News

 

For Immediate Release:
May 8, 2013

Contact:
E-mail:
Phone:

Elizabeth Hollis
ehollis@aami.org
+1-703 253-8262


HTSI Wins Award for ‘Pioneering Spirit’


The AAMI Foundation’s Healthcare Technology Safety Institute (HTSI) has been selected to receive the GE Healthcare-AACN Pioneering Spirit Award for its efforts to advance high acuity and critical care nursing regionally and nationally.

The award will be presented during the American Association of Critical-Care Nurses’ 2013 National Teaching Institute & Critical Care Exposition in Boston, scheduled for May 18-23. AAMI President Mary Logan and Leah Lough, executive director of the AAMI Foundation, will be on hand to accept the honor, along with other AAMI staff and supporters. Winners receive a plaque and $750 honorarium, which will help fund another HTSI project.

Established around the vision that “healthcare technology will advance patient safety and will do no harm,” HTSI has concentrated its efforts on infusion safety and clinical alarms. Its focus is to develop and share best practices, publish papers about safety innovations, identify and fill research needs, close education gaps, and reduce errors from the use of healthcare technology.

Logan thanked the HTSI volunteer community for all of its hard work. “This award really belongs to the HTSI community, especially the infusion and alarm steering committees. These are dedicated clinicians, industry experts, regulators, researchers, and others who are so committed to patient safety, they are willing to give their time to help make a difference,” she said.

Lough said the award affirms that the work of HTSI is having a positive impact. “We are confident that the work we are doing now will make an extraordinary difference in patient safety and healthcare costs in the future,” she said. “There is no doubt in any of us that HTSI will make a difference.”

HTSI already has tapped the project that will advance as a result of the honorarium. “The award check will be considered as the first contribution toward funding one of HTSI’s most important research projects, which will test enhanced alarm settings to help develop a set of recommendations for enhanced alarm parameters for clinical monitors. We are working with Johns Hopkins on the study design, and the number one thing holding us back from getting started is funding. This award check will be an important symbolic start to the funding effort,” said Logan.

Key players in the AAMI community cheered the award. “I’ve always viewed AAMI as being more than just a standards organization—I view it as a place where different stakeholders can meet and discuss common issues,” said Pat Baird, engineering director at Baxter Healthcare and chair of HTSI’s Infusion Systems Steering Committee. “Establishing HTSI and having its patient safety work recognized by AACN shows the power of what a few thoughtful people can accomplish.”

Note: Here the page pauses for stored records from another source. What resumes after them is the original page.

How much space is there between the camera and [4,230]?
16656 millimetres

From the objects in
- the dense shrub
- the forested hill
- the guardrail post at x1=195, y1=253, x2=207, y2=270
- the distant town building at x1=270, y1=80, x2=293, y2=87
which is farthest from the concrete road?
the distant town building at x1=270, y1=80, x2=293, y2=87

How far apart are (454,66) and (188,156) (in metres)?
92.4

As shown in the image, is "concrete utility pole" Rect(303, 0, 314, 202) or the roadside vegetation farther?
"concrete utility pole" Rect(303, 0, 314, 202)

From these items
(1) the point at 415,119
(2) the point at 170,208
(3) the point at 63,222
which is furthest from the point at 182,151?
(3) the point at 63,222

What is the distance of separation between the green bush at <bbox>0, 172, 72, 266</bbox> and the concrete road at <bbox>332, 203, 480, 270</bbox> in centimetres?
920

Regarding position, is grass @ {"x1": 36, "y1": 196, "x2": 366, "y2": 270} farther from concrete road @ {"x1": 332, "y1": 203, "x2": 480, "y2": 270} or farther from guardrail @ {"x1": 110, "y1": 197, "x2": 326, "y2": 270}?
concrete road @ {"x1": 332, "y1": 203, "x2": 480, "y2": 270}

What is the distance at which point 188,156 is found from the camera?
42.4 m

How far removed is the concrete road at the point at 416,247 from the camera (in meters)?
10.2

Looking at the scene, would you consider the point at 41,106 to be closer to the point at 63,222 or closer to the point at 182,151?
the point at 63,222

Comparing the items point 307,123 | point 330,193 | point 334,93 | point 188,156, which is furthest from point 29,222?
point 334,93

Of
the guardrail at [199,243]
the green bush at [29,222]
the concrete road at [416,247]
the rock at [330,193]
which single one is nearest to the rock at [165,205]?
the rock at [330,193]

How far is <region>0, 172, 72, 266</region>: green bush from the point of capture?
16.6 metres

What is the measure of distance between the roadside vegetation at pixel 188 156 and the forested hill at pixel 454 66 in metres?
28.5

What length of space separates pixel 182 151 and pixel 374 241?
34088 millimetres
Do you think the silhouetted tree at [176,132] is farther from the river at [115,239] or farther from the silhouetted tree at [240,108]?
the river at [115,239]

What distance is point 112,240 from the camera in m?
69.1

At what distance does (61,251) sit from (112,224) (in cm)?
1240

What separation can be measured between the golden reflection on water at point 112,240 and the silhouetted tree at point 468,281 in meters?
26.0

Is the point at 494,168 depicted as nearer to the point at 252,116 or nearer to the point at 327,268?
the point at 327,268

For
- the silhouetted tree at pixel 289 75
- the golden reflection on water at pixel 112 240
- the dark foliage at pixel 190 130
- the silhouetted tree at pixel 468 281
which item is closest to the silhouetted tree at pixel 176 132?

Established in 1969, AACN represents the interests of more than 500,000 nurses who care for acutely and critically ill patients. The association is dedicated to providing its members with the knowledge and resources necessary to provide optimal care to these patients and their families, according to its website.


AAMI, the Association for the Advancement of Medical Instrumentation, is a nonprofit organization founded in 1967. It is a diverse community of nearly 7,000 healthcare technology professionals united by one important mission—supporting the healthcare community in the development, management, and use of safe and effective medical technology.